A person A has n toys, numbered from 1 to n. He will give some of the toys to his

children X and Y. X and Y have preference for toys no. a and b respectively [a and b are distinct]. But a,b are not known beforehand.

Now A has to make/propose some possible combinations of toys such that when X and Y

announce any value of a and b, there must exist 2 distinct, disjoint proposed combinations C and D such that C contains toy no. ‘a’ while D contains toy no. ‘b’ (they may or may not contain other toys). [See explanation of sample test cases for more clearity]

Your task is to find minimum no. of combinations/groups which A must propose.

**INPUT**

First line of input contains an integer ‘t’, representing number of test cases.

[t<=10000]

Each of next t lines contain an integer ‘n’, representing total number of toys.

[2<=n<=10000000]

**OUTPUT**

For each test case, output minimum number of proposed groups.

**SAMPLE INPUT**

3

2

6

4

**SAMPLE OUTPUT**

2

5

4

**Explanation of sample test cases:**

For second case, consider 6 toys=1,2,3,4,5,6.

If we plan 5 combinations as (1,2), (3,4), (5,6), (1,3,5), (2,4,6) , then this scheme meets all the criterions.

E.g. if (a,b)= (1,2) [i.e. if X wants toy 1 and Y wants toy 2], we can choose combinations[(1,3,5)] and

[(2,4,6)]. These combinations don’t have any toy in common[hence disjoint]. (1,3,5) has toy no.1 while

(2,4,6) has toy no. 2. Similarly if (a,b)= (1,3), then we can choose two combinations [(1,2)] and [(3,4)].

Similar pair of combinations can be found for each pair (a,b).
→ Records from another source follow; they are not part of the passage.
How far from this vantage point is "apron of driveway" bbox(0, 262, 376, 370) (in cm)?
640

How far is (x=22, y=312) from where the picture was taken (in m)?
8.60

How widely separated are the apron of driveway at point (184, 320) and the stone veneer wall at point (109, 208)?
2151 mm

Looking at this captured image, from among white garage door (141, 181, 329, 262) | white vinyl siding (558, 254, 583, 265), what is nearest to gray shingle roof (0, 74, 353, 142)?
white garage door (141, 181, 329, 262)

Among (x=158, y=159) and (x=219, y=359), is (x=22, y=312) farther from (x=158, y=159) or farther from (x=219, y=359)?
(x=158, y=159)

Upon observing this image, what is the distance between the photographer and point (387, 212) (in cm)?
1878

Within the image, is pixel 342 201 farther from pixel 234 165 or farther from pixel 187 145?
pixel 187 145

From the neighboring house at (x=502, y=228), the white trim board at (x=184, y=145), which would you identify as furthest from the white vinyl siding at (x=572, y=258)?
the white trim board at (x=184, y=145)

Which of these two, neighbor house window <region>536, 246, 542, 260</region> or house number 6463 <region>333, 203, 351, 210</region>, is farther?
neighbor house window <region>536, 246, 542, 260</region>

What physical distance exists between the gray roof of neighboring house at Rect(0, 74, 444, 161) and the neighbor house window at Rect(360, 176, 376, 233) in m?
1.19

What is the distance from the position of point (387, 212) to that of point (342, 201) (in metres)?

There can be more ways to do this task,

but you cannot do this task in less than 5 proposed combinations. Hence the answer is 5.

For third case, consider toys=1,2,3,4

If we plan 4 combinations as (1), (2), (3), (4), then this scheme meets all the criterions. E.g if (a,b)=(1,2),

then we can choose combinations (1) and (2). Similar pair of combinations can be found for each pair

(a,b). There can be more ways to do this task, but you cannot do this task in less than 4 combinations.

Hence the answer is 4.